McLaren Racing F1 team has signed a new global partnership with British American Tobacco (BAT). The partnership is focused solely on BAT’s “potentially reduced risk products”, and is “grounded in technology and innovation”.
Like Philip Morris’s Mission Winnow initiative at Scuderia Ferrari, which is being investigated by Australia’s health authorities ahead of the Australian Grand Prix, the multi-year partnership is centred on accelerating BAT’s transformation as a brand and as a company.
In a press statement, McClaren said BAT would be “leveraging its portfolio of potentially reduced-risk products, aiming to deliver the world’s tobacco and nicotine consumers a better tomorrow.”
Kingsley Wheaton, BAT’s chief marketing officer, said: “It gives us a truly global platform with which to drive greater resonance of our potentially reduced risk products, including our Vype, Vuse and glo brands.”
BAT will reportedly have an “on-off presence” on the McLaren car this season in line with regulations and legislation on tobacco advertising in each market. SportBusiness Sponsorship understands that the 2019 car will launch on Friday with the ‘A Better Tomorrow’ logo attached. It remains to be seen whether BAT’s vaping products will be advertised during the series.
That said, BAT has already gone further than Philip Morris in name-checking its vaping brands.
Speaking to SportBusiness Sponsorship last month, Riccardo Parino, PMI’s vice-president of global event partnerships, said the situation around advertising vaping products remains “fluid”, but most health institutions already recognise the benefits of vaping for people who previously smoked tobacco.

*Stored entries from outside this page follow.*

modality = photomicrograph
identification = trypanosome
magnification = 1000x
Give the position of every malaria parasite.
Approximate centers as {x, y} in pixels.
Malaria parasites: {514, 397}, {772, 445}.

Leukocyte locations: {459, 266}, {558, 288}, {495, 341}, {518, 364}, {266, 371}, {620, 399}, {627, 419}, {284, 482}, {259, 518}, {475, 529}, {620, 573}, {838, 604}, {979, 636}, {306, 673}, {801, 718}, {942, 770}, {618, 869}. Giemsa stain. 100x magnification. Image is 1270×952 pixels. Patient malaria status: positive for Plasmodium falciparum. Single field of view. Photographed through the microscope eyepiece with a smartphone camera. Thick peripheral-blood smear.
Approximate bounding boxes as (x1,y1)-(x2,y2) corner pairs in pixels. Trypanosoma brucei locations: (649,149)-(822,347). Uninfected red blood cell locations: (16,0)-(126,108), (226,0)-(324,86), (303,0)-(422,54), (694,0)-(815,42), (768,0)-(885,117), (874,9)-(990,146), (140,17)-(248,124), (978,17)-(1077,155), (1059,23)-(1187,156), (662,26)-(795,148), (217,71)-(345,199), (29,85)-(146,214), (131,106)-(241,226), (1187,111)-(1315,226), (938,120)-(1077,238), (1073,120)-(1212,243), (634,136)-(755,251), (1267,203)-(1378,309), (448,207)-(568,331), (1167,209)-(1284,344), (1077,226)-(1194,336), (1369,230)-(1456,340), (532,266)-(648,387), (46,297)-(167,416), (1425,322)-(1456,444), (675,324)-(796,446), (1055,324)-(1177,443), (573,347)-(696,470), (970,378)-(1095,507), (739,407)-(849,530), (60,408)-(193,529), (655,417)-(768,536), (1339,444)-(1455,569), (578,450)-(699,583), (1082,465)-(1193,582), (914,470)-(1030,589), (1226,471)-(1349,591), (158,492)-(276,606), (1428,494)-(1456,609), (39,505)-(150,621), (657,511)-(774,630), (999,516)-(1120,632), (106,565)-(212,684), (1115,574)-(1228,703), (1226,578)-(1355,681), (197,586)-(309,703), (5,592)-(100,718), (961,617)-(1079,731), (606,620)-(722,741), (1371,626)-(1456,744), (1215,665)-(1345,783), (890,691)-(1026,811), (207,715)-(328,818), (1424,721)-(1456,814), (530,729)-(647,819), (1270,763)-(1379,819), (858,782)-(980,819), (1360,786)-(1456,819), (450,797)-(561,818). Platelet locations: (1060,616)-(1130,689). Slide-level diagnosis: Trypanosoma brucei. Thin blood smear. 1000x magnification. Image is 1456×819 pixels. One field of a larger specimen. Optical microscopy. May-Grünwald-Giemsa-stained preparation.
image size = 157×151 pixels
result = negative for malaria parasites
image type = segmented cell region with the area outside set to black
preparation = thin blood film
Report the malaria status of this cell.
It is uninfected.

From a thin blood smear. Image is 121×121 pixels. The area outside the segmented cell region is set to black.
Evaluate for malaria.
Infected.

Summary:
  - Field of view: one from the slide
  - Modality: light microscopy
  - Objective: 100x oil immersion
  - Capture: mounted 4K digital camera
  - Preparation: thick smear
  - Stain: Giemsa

Parino also said, in future, Philip Morris would like to promote a movement towards the acceptance of vaping products in advertising and sponsorship.
Christian Sylt, co-author of the annual Formula Money report, told SportBusiness Sponsorship this morning that the BAT move “appears to be designed to push e-cigarettes and the only question is why this hasn’t happened sooner.”
More broadly, he said: “It seems to be an innovative way to raise sponsorship in a market that is clearly struggling due to turbocharged costs and reversing audience numbers as a result of a move to pay-TV.”
For McLaren and BAT, technology is also key part of the relationship. McLaren Applied Technologies will work with BAT on areas such as battery technology and advanced materials. The two companies will also share best practice, innovation know-how and mutual experience.
BAT had a sponsorship presence in Formula One for eight years, from 1999 to 2006, through its Lucky Strike brand and its co-ownership of British American Racing.